Wednesday, August 13, 2008

Q2: More evidence of the investment thesis

Q2: Revenues up 97%, Expenses up 53%. What's not to like.

PJM revenues started kicking in. The market cheered the raising of the revenue guidance and the stock took off to 18 again as the momentum players had a little fun. But then the momo's cashed out and the stock traded back down below 15.

Why? Probably because the company also raised expense guidance towards the high end of the range and said that the incremental revenue would end up being profit neutral.

Wall Street mistaken view: You (ENOC) are still too spend happy

Our View: Whippee -- zero cost investment in a great business!

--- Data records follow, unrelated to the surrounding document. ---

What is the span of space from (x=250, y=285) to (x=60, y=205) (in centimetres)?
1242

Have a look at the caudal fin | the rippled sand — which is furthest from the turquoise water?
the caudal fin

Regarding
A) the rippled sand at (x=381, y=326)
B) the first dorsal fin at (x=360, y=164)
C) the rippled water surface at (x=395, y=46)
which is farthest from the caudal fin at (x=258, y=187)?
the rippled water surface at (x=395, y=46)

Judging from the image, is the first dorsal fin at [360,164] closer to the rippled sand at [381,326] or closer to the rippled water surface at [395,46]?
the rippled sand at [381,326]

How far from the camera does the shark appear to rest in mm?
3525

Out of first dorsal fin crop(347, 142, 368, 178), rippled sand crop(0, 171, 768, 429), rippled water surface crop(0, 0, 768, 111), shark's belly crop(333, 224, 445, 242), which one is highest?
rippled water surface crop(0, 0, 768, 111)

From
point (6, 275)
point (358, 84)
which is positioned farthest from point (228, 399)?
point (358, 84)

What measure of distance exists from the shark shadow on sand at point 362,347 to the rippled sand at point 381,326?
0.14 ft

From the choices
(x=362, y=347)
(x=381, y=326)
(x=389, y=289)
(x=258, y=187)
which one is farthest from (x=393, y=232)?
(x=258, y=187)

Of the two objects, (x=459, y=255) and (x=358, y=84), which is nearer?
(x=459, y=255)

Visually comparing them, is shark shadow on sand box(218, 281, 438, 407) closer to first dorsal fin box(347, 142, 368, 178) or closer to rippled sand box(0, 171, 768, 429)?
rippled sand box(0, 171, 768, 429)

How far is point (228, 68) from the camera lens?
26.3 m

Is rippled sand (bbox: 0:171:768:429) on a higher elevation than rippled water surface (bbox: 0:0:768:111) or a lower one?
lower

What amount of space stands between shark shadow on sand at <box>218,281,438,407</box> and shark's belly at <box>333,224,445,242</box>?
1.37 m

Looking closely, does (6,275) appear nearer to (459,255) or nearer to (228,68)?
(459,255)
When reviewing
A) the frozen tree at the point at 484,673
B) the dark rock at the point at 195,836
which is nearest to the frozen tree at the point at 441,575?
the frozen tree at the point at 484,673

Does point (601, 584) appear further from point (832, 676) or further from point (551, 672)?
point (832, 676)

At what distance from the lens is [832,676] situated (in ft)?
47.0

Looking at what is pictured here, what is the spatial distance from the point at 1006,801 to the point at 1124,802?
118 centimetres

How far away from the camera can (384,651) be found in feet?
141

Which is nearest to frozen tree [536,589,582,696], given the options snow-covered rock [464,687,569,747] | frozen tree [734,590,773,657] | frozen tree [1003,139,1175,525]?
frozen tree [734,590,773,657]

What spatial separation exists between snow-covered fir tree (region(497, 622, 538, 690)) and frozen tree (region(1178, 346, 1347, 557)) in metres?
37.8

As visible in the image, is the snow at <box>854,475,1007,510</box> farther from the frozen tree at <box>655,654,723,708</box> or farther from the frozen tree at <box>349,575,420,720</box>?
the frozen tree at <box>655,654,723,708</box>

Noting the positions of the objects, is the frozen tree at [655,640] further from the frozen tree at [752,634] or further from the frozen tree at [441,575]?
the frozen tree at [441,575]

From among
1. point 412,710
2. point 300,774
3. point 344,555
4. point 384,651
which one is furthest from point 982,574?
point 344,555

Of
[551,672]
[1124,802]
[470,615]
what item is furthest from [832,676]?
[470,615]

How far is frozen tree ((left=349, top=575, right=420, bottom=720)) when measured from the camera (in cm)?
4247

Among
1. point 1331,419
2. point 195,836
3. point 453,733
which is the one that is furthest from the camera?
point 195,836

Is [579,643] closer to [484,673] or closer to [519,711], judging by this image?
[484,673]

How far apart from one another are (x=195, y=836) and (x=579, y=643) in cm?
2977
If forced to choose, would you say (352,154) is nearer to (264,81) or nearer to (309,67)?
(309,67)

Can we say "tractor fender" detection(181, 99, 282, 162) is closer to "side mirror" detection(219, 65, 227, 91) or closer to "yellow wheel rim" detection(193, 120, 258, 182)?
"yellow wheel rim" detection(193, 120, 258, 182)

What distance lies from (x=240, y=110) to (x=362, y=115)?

What's the difference: Until you can calculate the NPV of a new customer or MegaWatt under contact you can't really tell if it is a good idea or a bad idea to invest incremental revenues or let them fall to the bottom line. The company can calculate that. Wall Street either can't, isn't, or is freaked by young guys spending money -- but this isn't that gig -- these guys know what they're doing.

Our thesis: Inflection point has moved out to about 160M- 170M level but returns after inflection point are near software levels. Marketshare matters as the industry is developing. The market is misunderstanding the near term pickup in PJM prices which ENOC will use to get to profitability faster. Q3 will be a positive surprise. Then the market will fret over seasonality. Volatility will continue with momentum players whipsawing this thing. By Q3 2009 it will all be understood and appreciated and the company will be worth 600M. (that's our view).